Left to its own devices, the scene never works out that way. I mean, you can carefully stat him out so that the fight’s likely to go that way, arrange the battlefield for maximum effect, knock out his guards, and let her get the jump on him — and then she’ll fumble her shot, he’ll get initiative, toss his true-death sword as a last-ditch gambit, crit, and turn her soul into so much black smoke. Happens every time.**
In a case like this, I have to look at the combat and think. Frankly, I don’t want the characters to win every time. I also don’t, as a general rule, want them all the way out of the picture. I’m not a GM that kills characters willy-nilly: like a long-running anime or TV show, these characters often have years of story behind them, and the game would lose a lot of emotional depth if they started getting replaced every few sessions.***
Finally, I don’t want to fudge more than I have to. If I just arbitrarily decide, “Well, you’ll lose this one,” it sucks the tension out of the game almost as efficiently as if I just say “Well, you won’t lose any of them.”
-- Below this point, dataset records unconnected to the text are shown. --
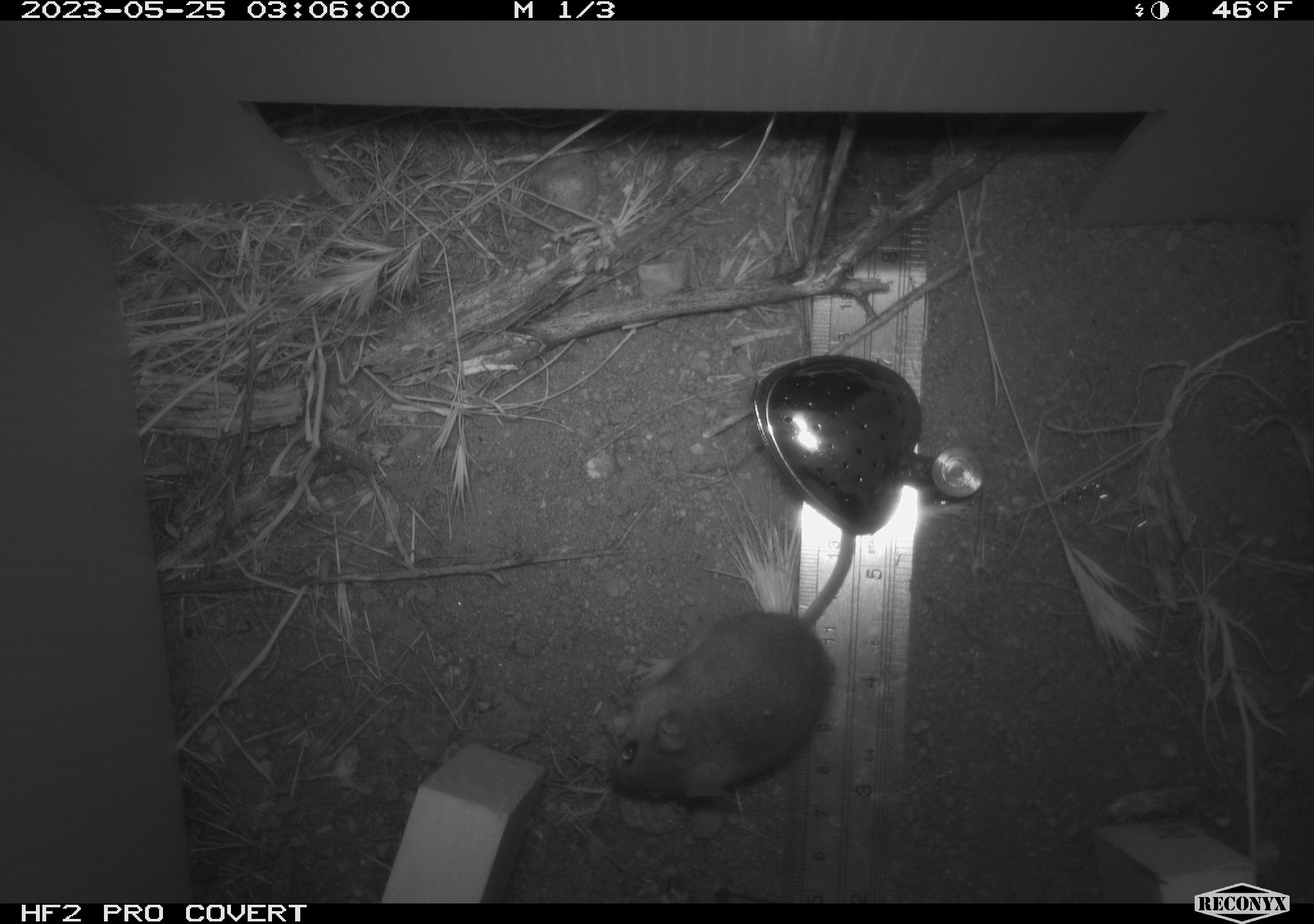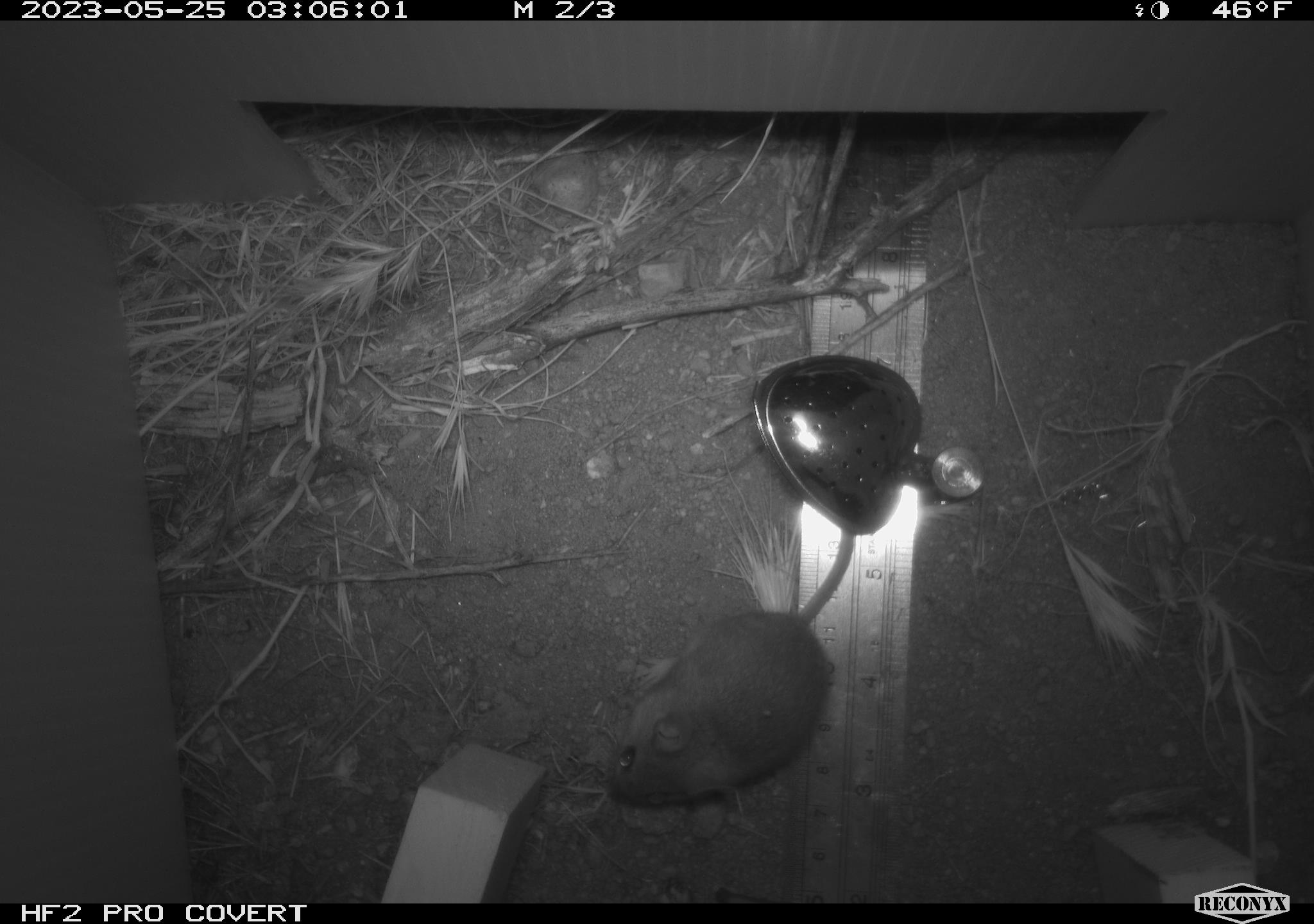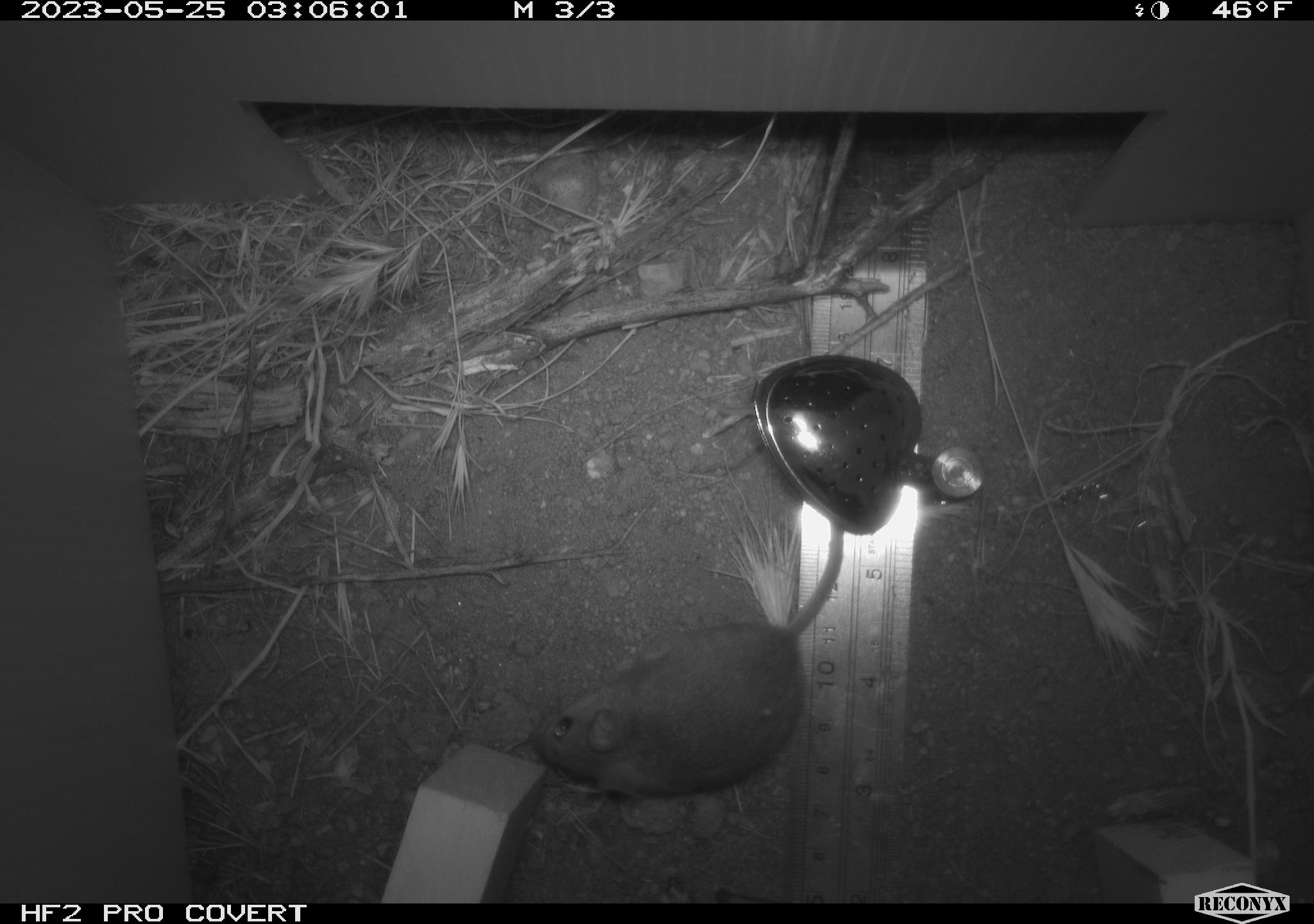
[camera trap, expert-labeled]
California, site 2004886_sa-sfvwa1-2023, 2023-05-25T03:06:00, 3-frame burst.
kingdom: Animalia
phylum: Chordata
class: Mammalia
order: Rodentia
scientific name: Rodentia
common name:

So I look where the dice are pointing, I fudge a little bit if necessary, steer just a wee bit, and see what happens. I try to let the characters fail enough that failure remains a real danger. In a game where No One Ever Really Dies, it’s easy to think that failure has no consequence. One of my first jobs in a new campaign is to make sure players are disabused of that notion. Maybe a bad shot has an unintended effect. Maybe a baddie gets away when he should have been caught, or pulls off his maniacal scheme despite being brought to justice in the process.
Then again, maybe — just maybe — a character I’d planned to milk for a couple of months’ worth of animosity has a bad day and gets caught. I’ve had that happen a few times, and I’ve noticed that it’s really fun. Adriana has a really bad relationship with her father, who is the worst kind of shadow mage. After all the buildup, you’d think that double-shot-spawn-critting him off a ledge last session would have been a bit of a letdown. Trust me: it wasn’t.
Ultimately, the game is in your hands. The trick to having fun is to make it fun.
I originally planned to close comments on this and have discussion occur in the guns thread on
Shhhh. (At the time of this writing, account creation should be pretty simple.) However, this went a bit beyond my original scope for the post, so feel free to discuss gunnery there and otherwise comment here.
*You’d think this would be hard to keep up with. You should have seen her
last character.
**Does not actually happen every time.
***Not that there’s not a place for such games, or that I don’t like running them; I just usually choose not to.